··· Provided information ···

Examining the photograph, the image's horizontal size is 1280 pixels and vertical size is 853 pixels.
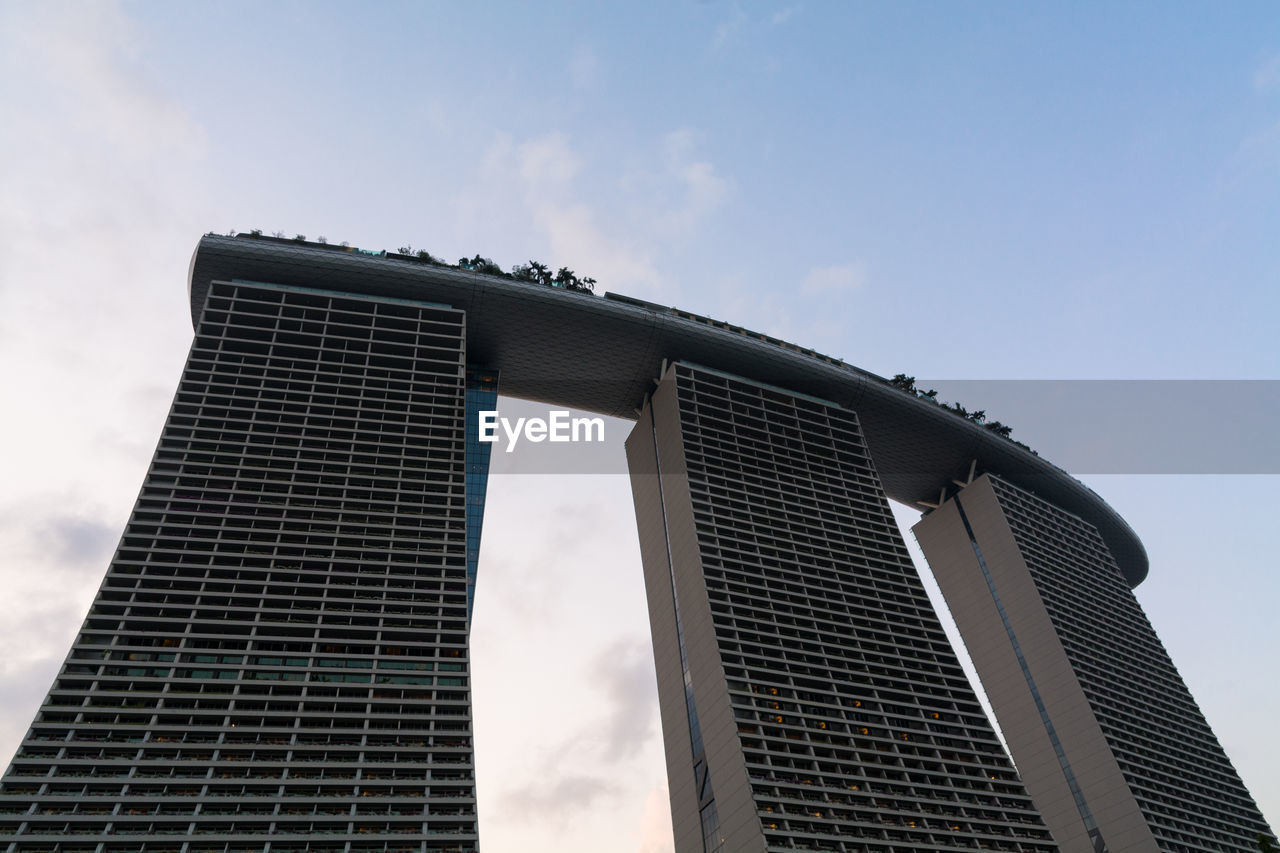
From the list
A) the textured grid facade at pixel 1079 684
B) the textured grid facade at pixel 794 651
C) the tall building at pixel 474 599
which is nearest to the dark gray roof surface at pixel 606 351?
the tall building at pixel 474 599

···
··· Provided information ···

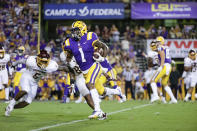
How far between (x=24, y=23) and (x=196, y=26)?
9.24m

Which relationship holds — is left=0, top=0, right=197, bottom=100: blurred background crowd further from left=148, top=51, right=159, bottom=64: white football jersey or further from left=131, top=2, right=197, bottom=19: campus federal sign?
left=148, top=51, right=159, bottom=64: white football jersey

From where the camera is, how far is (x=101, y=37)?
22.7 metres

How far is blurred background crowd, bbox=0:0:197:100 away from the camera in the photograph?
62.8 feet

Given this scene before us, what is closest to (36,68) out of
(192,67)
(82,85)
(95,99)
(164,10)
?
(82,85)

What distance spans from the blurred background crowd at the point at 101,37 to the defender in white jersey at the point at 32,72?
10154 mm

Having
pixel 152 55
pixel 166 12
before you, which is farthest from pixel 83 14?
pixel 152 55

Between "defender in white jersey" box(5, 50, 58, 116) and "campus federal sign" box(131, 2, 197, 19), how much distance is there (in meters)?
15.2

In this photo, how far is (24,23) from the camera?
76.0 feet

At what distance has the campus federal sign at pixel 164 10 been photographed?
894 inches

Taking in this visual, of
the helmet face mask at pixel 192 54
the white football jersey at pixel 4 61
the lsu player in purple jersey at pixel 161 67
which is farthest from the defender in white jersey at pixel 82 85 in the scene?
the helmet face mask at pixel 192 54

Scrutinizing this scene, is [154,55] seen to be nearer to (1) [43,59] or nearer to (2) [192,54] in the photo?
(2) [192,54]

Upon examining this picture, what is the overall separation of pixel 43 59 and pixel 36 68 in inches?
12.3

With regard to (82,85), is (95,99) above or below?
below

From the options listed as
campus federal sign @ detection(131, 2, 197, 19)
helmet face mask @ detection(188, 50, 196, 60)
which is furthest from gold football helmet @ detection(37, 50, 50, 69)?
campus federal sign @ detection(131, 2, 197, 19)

···
··· Provided information ···

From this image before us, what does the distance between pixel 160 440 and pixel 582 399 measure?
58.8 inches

···

Which lines in the entries above contain the word "facade" with matching case? Copy out each of them.

### Solved exercise:
A) the textured grid facade at pixel 1079 684
B) the textured grid facade at pixel 794 651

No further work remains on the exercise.